Pero en medio de ese criterio contundente, hubo un voto que desentonó: el de Lenia Batres Guadarrama, quien decidió colocarse del lado de las limitaciones presupuestales y no del lado de los derechos fundamentales.
El fallo del máximo tribunal no deja espacio a interpretaciones cómodas. La Corte reafirmó que los servicios de salud no pueden condicionarse a reglamentos internos cuando se trata de garantizar derechos humanos, y menos aún en perjuicio de niñas, niños y adolescentes. El acceso a estos insumos no es un privilegio: es una obligación constitucional del Estado.

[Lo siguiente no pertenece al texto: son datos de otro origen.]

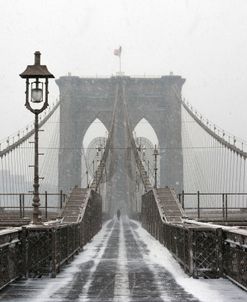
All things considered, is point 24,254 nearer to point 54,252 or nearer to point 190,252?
point 54,252

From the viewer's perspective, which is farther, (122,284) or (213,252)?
(213,252)

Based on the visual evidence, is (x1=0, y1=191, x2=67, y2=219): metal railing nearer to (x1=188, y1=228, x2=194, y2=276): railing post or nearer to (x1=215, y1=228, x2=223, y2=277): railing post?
(x1=188, y1=228, x2=194, y2=276): railing post

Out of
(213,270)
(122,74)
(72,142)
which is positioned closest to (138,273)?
(213,270)

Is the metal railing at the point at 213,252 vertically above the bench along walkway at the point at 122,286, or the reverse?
the metal railing at the point at 213,252

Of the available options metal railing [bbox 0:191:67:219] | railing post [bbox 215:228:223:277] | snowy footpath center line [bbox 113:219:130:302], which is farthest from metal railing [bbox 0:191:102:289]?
metal railing [bbox 0:191:67:219]

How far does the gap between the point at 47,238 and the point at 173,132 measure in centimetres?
9561

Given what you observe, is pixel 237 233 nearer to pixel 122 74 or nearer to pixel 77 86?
pixel 77 86

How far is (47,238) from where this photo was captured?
13.2 meters

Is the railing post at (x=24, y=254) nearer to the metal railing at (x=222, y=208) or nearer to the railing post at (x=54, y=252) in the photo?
the railing post at (x=54, y=252)

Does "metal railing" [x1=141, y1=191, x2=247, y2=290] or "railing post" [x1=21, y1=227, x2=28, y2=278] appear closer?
"metal railing" [x1=141, y1=191, x2=247, y2=290]

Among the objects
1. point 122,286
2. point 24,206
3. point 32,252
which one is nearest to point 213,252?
point 122,286

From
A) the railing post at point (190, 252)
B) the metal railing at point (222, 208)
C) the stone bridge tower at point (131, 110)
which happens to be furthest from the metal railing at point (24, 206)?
the stone bridge tower at point (131, 110)

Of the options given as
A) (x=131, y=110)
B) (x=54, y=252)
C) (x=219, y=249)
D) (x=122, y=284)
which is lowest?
(x=122, y=284)

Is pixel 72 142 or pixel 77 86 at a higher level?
pixel 77 86
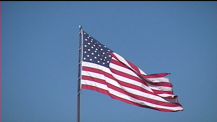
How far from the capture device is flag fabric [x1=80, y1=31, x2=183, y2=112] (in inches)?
885

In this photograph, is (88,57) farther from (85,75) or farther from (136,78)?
(136,78)

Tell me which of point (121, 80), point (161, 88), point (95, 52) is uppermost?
point (95, 52)

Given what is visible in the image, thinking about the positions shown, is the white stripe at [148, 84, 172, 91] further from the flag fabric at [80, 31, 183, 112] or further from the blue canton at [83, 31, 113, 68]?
the blue canton at [83, 31, 113, 68]

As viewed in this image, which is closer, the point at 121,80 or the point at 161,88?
the point at 121,80

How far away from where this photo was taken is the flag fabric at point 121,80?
22.5 metres

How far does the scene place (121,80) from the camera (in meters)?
23.2

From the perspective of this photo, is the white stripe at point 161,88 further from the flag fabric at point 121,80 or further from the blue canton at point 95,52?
the blue canton at point 95,52

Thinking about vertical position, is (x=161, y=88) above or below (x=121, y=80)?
below

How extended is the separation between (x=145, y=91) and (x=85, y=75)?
3.87 m

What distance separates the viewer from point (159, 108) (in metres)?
22.6

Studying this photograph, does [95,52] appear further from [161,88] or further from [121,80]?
[161,88]

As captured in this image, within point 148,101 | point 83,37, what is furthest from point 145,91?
point 83,37

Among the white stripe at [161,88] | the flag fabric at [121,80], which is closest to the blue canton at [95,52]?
the flag fabric at [121,80]

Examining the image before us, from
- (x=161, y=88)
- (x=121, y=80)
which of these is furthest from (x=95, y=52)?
(x=161, y=88)
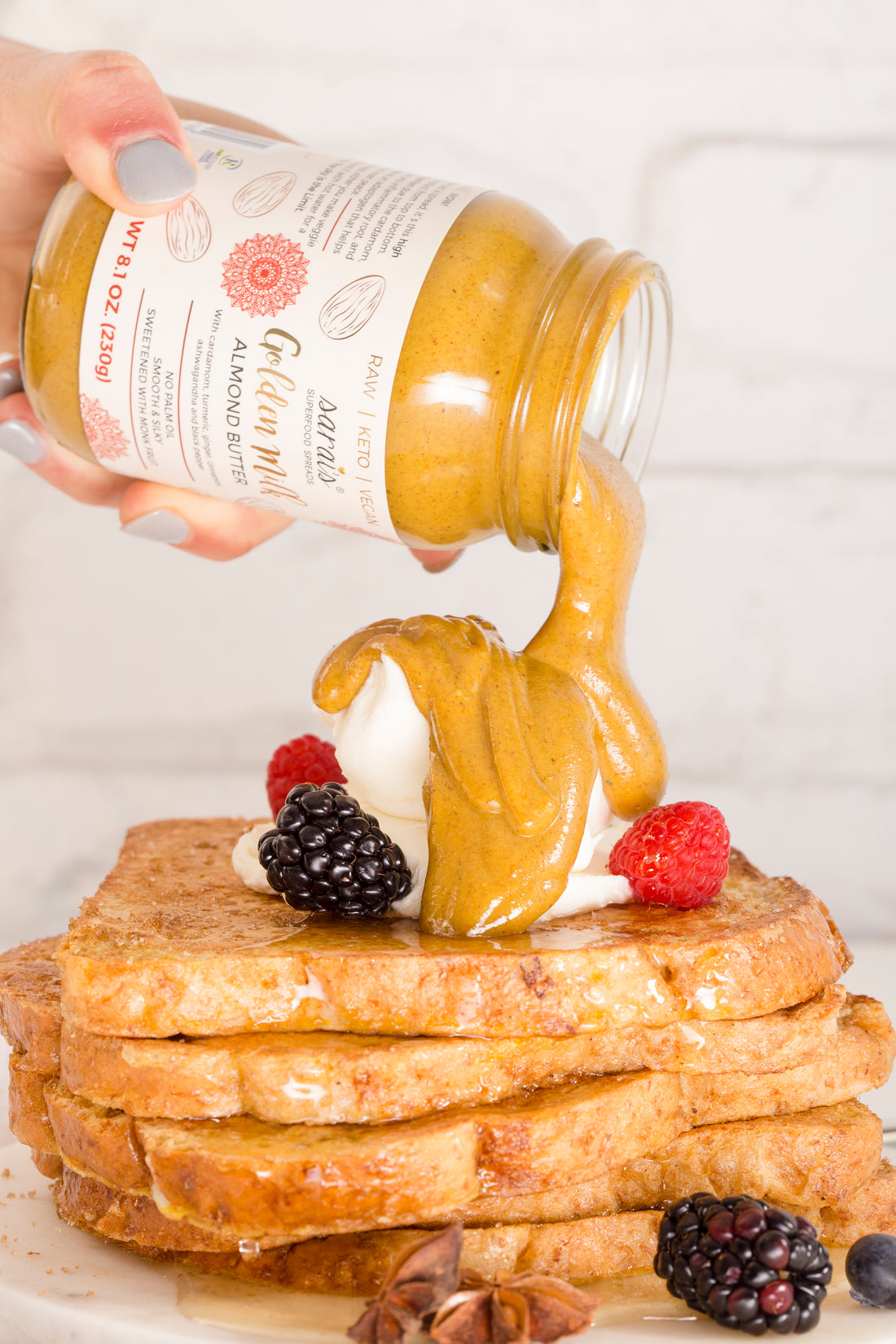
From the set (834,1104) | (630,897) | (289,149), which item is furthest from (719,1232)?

La postura de Batres, basada en argumentos de sostenibilidad financiera del IMSS, abre un frente delicado. En el diseño constitucional mexicano, los derechos sociales —como la salud— están sujetos al principio de progresividad, lo que impide retrocesos bajo pretextos administrativos o económicos. Traducido sin rodeos: no hay presupuesto que justifique negar a un niño la posibilidad de ver, escuchar o desarrollarse dignamente.
La contradicción es evidente. Quien se ha posicionado públicamente como “la ministra del pueblo”, terminó votando en contra de una resolución que protege directamente a uno de los sectores más vulnerables. El contraste entre discurso y decisión judicial no es menor: golpea la credibilidad y pone en duda la coherencia de su criterio.
El contexto agrava el caso. La cercanía familiar con la dirección del Instituto Mexicano del Seguro Social ha encendido cuestionamientos sobre la imparcialidad de su postura, al coincidir su voto con la defensa de políticas institucionales que la propia Corte terminó por invalidar.
Más allá del señalamiento político, el fondo es jurídico. La resolución obliga al IMSS a modificar sus prácticas y garantizar el acceso efectivo a insumos médicos esenciales para menores. Es un precedente que fortalece el alcance real del derecho a la salud y delimita con claridad hasta dónde puede llegar la burocracia.
El mensaje es directo: la justicia constitucional no está para proteger presupuestos, está para garantizar derechos. Y en este caso, mientras la Corte avanzó, la autodenominada “ministra del pueblo” decidió ir en sentido contrario.